I took my three kids to the Tule Lake Pilgrimage even though none of my family was at Tule. Every minute of the three-day event was planned. From the vidoes on the bus to the lunch stop on the way for food made by Fujinkai ladies. Intergenerational discussion groups, panels, performances, camp tours led by Jimi Yamaichi, who knows the camp like the back of his hand because his "job" at camp was to help maintain the infrastructure.

In contrast to the "white military" guys you mentioned, two of the white attendees were a 90-year-old Quaker woman who had taught school at camp, and a minister who wasn't allowed to live at the camp, so he rented a shack ten miles away and bicycled in every day. There were lots of internees who were ready to talk about their experiences. Tule had a real cross-section of internees -- the "Yes-Yes" people who later were sent elsewhere, the "No-No"s who were brought there. Lots of kibei. I had so many conversations and learned so much.

Tule Lake is still referred to as the "Jap camp" by locals. The area was drained by the Bureau of Reclaimation. Are the war WWII vets were given priorty opportunity to buy land cheap. They bought old camp barracks for $1 apiece. We got a chance to visit one -- abandoned and listing in a potato field. We could walk inside and feel the size of the rooms. It had been used as post-War migrant labor quarters, which also resonated for me, because my grandparents had to be migrant laborers post-War, having lost their pre-War 140-acre farm.

The Tule Lake Pilgrimage was life-changing.

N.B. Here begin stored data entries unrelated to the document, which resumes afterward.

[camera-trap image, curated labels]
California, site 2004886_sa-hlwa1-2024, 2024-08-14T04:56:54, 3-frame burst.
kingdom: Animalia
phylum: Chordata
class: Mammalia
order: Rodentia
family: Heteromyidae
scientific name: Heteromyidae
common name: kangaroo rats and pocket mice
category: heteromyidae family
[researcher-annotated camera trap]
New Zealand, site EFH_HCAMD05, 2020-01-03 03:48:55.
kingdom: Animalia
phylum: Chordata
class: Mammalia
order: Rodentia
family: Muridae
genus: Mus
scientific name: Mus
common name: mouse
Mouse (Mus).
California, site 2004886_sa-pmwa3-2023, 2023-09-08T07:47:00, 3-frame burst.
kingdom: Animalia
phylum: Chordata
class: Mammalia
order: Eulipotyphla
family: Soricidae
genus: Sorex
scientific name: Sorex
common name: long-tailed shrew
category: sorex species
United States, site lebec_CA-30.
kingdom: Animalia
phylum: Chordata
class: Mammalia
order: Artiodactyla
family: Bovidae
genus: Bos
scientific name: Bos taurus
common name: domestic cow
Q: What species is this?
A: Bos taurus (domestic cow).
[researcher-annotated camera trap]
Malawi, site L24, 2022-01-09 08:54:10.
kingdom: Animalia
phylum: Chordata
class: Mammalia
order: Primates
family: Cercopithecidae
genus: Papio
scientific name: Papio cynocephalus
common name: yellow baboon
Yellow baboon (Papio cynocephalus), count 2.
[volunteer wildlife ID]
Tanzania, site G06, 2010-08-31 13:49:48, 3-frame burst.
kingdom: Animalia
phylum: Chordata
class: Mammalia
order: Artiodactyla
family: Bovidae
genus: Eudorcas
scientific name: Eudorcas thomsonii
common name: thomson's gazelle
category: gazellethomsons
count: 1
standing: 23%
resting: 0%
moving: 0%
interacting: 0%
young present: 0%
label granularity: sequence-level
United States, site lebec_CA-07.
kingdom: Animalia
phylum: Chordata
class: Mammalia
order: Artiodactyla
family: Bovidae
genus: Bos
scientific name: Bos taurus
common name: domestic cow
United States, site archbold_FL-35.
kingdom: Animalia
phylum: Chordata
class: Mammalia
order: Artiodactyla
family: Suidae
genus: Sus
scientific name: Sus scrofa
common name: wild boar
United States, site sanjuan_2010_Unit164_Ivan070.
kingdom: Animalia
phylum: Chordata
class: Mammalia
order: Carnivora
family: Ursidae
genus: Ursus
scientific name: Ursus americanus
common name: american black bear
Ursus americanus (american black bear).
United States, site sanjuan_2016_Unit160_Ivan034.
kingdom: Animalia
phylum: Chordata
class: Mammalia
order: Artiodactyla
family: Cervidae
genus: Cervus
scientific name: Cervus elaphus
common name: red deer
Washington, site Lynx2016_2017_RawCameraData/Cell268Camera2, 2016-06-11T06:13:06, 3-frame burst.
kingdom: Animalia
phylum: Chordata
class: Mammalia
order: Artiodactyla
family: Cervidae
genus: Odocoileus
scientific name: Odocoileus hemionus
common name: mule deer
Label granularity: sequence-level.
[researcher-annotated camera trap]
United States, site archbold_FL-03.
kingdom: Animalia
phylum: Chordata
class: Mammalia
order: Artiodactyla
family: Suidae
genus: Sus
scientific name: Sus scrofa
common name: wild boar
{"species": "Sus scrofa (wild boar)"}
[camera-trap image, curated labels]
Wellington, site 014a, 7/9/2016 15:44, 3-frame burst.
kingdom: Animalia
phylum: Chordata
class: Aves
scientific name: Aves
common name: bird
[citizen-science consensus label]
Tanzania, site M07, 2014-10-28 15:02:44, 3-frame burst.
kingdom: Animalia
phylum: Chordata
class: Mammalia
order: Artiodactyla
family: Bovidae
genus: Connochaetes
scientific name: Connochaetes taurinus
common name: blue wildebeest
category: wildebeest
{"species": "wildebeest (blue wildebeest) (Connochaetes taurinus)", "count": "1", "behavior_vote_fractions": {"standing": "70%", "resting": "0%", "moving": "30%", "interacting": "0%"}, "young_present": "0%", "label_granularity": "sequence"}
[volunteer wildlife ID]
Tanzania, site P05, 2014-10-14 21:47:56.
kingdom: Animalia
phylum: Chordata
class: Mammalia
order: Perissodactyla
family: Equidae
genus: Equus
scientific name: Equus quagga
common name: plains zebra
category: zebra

Both my daughter and I now work at a Nikkei historical society.


Subject: Re: Pilgrimages

Manzanar Pilgrimage Info:

This year it will be on Saturday, April 24, 1999. Usually, groups charter buses and leave L.A. around 7 am and arrive at Manazanar around 11 am. There is a program and pot luck style lunch and everyone leaves around 2 pm and returns to L.A. around 6 or 7 pm. You can also take your own car; many plan for the weekend and continue on after the Pilgrimage to the High Sierras to do some fishing, since the Pilgrimage always lands on Opening Day for trout fishing in the Sierras.